» **Extrait source**:
▼

Mais pas trop longtemps. La grève nationale a été décrétée par deux syndicats de plagistes entre 7 h 30 et 9 h 30. Il faut dire qu’en Italie, malgré la crise du secteur, l’accès aux plages privées, dont les emprises écrasantes s’étalent tout le long des côtes, a quelque chose de sacré, surtout lorsque le 15 août approche, point le plus profond de l’été italien, quand le pays prend congé de lui-même et que sa population migre au bord de l’eau.
« C’est une grève gentille ! Nous voulons simplement rappeler le gouvernement à ses responsabilités », assure M. Migliore. Pourtant, parmi les titres du journal radiophonique qui retentit dans les enceintes du bar de la plage où il est installé, l’évocation du mouvement des exploitants arrive en première position, devant l’annonce d’une reprise des négociations entre Israël et le Hamas, l’incursion ukrainienne en Russie et les Jeux olympiques de Paris.
Une rente de fait
Ce système unique en Europe régit les activités des 6 592 établissements balnéaires se partageant les plus belles plages italiennes et fait l’objet d’un conflit vieux de près de deux décennies entre Rome et Bruxelles. Et il pourrait connaître ses derniers jours : le gouvernement italien, qui a protégé avec assiduité son lobby puissant et marqué à droite, ne semble, en effet, plus en mesure de le sauver.

▲

(Lignes extraites d'une collection)

▼

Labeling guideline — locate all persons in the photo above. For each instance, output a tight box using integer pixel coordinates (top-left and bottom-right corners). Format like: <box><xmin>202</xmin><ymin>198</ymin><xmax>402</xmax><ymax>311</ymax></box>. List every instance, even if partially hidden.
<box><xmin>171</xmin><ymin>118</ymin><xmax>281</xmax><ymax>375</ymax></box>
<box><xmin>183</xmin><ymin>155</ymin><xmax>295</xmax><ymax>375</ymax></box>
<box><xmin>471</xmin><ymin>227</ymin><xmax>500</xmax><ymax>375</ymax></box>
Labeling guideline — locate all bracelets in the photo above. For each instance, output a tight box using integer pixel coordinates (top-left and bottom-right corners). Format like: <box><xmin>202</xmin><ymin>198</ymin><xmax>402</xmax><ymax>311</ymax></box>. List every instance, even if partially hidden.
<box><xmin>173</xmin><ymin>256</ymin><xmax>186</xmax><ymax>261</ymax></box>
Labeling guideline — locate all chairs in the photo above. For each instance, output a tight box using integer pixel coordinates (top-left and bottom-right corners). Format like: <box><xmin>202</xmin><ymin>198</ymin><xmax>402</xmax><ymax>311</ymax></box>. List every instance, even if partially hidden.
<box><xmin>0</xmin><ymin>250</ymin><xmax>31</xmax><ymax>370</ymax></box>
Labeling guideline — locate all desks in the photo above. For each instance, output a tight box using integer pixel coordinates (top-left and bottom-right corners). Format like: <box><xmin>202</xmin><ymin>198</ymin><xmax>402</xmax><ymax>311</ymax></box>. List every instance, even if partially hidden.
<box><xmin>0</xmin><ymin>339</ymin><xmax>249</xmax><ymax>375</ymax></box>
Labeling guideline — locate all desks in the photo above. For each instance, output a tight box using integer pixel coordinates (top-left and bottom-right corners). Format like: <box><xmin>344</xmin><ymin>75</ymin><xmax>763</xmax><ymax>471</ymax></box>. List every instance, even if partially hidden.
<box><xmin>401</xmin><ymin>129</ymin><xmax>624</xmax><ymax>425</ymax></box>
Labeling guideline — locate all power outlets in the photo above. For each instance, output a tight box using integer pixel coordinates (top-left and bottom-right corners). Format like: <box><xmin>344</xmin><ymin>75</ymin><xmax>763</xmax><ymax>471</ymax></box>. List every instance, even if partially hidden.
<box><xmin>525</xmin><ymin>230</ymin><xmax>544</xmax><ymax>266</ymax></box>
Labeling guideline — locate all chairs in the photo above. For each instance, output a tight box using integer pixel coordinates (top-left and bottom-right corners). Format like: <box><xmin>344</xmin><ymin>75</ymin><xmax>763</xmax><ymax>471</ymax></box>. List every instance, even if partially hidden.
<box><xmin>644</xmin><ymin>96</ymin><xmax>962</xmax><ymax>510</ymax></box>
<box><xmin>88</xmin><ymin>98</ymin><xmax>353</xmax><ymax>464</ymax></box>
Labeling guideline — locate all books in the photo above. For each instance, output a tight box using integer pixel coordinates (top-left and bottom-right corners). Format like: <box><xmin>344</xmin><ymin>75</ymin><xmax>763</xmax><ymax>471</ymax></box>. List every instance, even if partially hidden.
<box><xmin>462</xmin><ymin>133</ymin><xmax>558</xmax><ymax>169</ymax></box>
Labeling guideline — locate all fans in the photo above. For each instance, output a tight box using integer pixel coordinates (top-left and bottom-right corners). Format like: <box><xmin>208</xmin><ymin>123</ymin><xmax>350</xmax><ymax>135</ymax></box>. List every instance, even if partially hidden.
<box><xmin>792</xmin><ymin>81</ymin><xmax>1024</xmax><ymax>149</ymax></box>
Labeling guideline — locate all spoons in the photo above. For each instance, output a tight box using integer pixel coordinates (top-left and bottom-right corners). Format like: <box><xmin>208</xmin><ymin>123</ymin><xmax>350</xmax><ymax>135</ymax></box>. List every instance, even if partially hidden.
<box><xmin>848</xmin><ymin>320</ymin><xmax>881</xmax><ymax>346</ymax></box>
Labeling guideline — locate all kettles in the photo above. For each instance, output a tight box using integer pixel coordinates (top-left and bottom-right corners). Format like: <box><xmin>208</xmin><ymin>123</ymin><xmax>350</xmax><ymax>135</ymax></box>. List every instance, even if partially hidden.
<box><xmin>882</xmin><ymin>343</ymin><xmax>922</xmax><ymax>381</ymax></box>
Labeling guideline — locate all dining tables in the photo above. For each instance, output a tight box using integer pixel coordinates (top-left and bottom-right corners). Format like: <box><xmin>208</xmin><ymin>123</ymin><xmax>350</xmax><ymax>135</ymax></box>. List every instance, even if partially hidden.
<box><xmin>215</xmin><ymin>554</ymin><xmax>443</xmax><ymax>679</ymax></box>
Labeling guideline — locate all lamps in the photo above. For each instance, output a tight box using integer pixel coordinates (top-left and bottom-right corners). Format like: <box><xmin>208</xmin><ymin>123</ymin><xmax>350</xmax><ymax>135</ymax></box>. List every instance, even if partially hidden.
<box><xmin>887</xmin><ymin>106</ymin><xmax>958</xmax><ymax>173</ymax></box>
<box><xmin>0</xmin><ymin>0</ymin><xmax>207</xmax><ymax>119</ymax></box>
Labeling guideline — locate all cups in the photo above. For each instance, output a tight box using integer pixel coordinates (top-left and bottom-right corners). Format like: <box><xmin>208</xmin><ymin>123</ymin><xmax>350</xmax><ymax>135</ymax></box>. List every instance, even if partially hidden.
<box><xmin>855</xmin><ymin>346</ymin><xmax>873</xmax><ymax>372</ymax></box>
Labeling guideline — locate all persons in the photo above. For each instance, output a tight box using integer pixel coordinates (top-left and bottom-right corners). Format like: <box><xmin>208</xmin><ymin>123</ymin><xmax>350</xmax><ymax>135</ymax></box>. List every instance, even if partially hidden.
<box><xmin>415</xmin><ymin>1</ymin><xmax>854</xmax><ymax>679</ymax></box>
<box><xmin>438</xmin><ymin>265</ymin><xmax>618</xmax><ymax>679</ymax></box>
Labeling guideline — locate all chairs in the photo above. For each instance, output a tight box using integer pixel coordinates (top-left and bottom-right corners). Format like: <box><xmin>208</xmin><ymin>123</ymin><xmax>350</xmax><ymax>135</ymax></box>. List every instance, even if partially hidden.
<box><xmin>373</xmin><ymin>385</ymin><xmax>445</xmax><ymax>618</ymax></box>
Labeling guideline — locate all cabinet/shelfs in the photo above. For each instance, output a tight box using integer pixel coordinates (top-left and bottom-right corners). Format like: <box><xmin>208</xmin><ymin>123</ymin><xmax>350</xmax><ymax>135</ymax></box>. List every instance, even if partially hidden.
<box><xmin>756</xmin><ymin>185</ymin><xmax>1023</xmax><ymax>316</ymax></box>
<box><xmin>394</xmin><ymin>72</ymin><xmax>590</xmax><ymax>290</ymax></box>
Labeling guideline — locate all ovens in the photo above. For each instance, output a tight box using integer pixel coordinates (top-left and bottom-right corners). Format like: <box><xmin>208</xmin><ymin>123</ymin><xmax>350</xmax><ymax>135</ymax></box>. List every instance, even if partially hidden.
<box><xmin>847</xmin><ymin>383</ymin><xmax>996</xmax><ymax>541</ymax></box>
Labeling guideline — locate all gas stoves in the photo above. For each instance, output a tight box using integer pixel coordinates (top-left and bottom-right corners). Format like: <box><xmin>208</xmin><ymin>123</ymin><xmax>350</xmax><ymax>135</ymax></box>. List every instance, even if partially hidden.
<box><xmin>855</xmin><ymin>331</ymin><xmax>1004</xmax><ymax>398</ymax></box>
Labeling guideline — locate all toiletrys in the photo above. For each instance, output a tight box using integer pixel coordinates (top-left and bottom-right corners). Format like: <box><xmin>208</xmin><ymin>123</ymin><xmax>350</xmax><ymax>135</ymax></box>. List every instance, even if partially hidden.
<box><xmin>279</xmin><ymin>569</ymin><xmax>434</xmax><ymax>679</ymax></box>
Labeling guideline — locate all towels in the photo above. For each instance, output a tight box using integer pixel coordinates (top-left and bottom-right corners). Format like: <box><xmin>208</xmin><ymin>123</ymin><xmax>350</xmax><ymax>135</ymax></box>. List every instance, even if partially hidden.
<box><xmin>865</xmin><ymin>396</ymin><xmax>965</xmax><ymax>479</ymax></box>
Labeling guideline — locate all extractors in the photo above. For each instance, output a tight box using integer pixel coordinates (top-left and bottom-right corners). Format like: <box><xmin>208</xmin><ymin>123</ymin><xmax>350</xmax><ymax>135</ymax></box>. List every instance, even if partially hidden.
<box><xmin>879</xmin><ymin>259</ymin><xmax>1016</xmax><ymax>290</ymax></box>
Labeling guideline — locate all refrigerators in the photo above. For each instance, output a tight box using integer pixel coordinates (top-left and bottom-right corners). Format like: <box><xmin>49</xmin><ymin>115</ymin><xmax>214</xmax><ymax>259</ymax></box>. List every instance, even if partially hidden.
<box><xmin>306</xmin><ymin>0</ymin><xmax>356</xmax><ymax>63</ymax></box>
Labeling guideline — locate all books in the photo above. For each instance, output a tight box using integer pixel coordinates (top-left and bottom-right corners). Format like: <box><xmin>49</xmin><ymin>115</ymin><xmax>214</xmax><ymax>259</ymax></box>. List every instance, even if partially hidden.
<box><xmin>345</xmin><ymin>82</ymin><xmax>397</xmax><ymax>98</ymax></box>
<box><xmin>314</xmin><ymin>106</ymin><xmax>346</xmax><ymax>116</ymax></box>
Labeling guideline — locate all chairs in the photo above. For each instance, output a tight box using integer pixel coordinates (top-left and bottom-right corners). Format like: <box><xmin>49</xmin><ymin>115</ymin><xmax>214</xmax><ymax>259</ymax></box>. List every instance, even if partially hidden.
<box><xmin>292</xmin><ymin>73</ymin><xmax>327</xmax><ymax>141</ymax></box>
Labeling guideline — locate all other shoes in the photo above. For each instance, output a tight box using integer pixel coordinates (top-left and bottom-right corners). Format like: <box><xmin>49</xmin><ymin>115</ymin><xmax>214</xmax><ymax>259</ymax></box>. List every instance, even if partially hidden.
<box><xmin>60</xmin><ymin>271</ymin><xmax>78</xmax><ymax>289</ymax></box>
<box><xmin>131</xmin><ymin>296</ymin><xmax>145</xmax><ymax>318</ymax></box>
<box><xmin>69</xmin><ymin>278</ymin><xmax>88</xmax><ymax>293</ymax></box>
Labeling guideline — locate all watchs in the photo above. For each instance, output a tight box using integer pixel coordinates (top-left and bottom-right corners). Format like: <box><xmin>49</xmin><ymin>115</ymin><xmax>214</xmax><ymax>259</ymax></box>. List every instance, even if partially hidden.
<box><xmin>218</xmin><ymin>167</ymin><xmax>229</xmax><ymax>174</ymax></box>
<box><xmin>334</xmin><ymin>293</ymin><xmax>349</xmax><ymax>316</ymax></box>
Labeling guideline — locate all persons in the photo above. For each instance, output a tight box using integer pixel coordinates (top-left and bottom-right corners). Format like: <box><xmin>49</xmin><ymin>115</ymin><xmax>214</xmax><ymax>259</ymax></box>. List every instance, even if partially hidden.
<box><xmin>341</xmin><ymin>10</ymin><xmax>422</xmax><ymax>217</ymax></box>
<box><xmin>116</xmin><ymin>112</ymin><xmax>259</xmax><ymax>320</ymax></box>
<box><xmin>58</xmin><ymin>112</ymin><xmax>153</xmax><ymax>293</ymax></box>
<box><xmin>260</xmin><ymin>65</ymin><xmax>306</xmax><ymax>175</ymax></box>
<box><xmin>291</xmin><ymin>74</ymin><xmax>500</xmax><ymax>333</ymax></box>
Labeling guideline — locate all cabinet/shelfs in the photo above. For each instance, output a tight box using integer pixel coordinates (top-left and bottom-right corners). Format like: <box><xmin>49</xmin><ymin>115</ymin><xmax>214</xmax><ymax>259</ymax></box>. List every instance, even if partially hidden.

▲

» **Consignes de l'exercice**:
1. Dans l'extrait sur la grève des plagistes italiens, recopiez le passage allant de « Une rente de » jusqu'à « de le sauver. » en remplaçant « Bruxelles » par « la Commission européenne ».
2. Quels sujets figurent parmi les titres du journal radiophonique cités dans l'extrait sur la grève des plagistes italiens ?
3. Rédigez la suite de l'article sur la grève des plagistes italiens, à partir de sa dernière phrase.

» **Réponses**:
1.
Une rente de fait
Ce système unique en Europe régit les activités des 6 592 établissements balnéaires se partageant les plus belles plages italiennes et fait l’objet d’un conflit vieux de près de deux décennies entre Rome et la Commission européenne. Et il pourrait connaître ses derniers jours : le gouvernement italien, qui a protégé avec assiduité son lobby puissant et marqué à droite, ne semble, en effet, plus en mesure de le sauver.

2.
- le mouvement des exploitants
- la reprise des négociations entre Israël et le Hamas
- l'incursion ukrainienne en Russie
- les Jeux olympiques de Paris

3.
Le parcours de la dynastie Migliore est typique de cette histoire très italienne. « Mon grand-père, qui venait d’une famille de pêcheurs, a commencé à travailler sur cette plage en 1953 », raconte le patron du Marinella. L’Italie de l’après-guerre est alors en plein boom économique, le tourisme de masse se développe et les plages jusqu’alors ignorées deviennent une ressource lucrative. Les communes commencent à délivrer sans appel d’offres des concessions pour des sommes modiques qui se renouvellent automatiquement.
C’est ainsi qu’après avoir repris la plage de son patron en 1980 le grand-père Migliore a pu la transmettre à son fils, avant qu’elle échoie à Emiliano. En s’installant, ce système crée une rente de fait, les exploitants ne devant s’acquitter que de redevances très modestes, sans commune mesure avec leurs recettes. Ce secteur est progressivement associé à certaines dérives, entre constructions illégales, dégâts environnementaux et infiltrations mafieuses.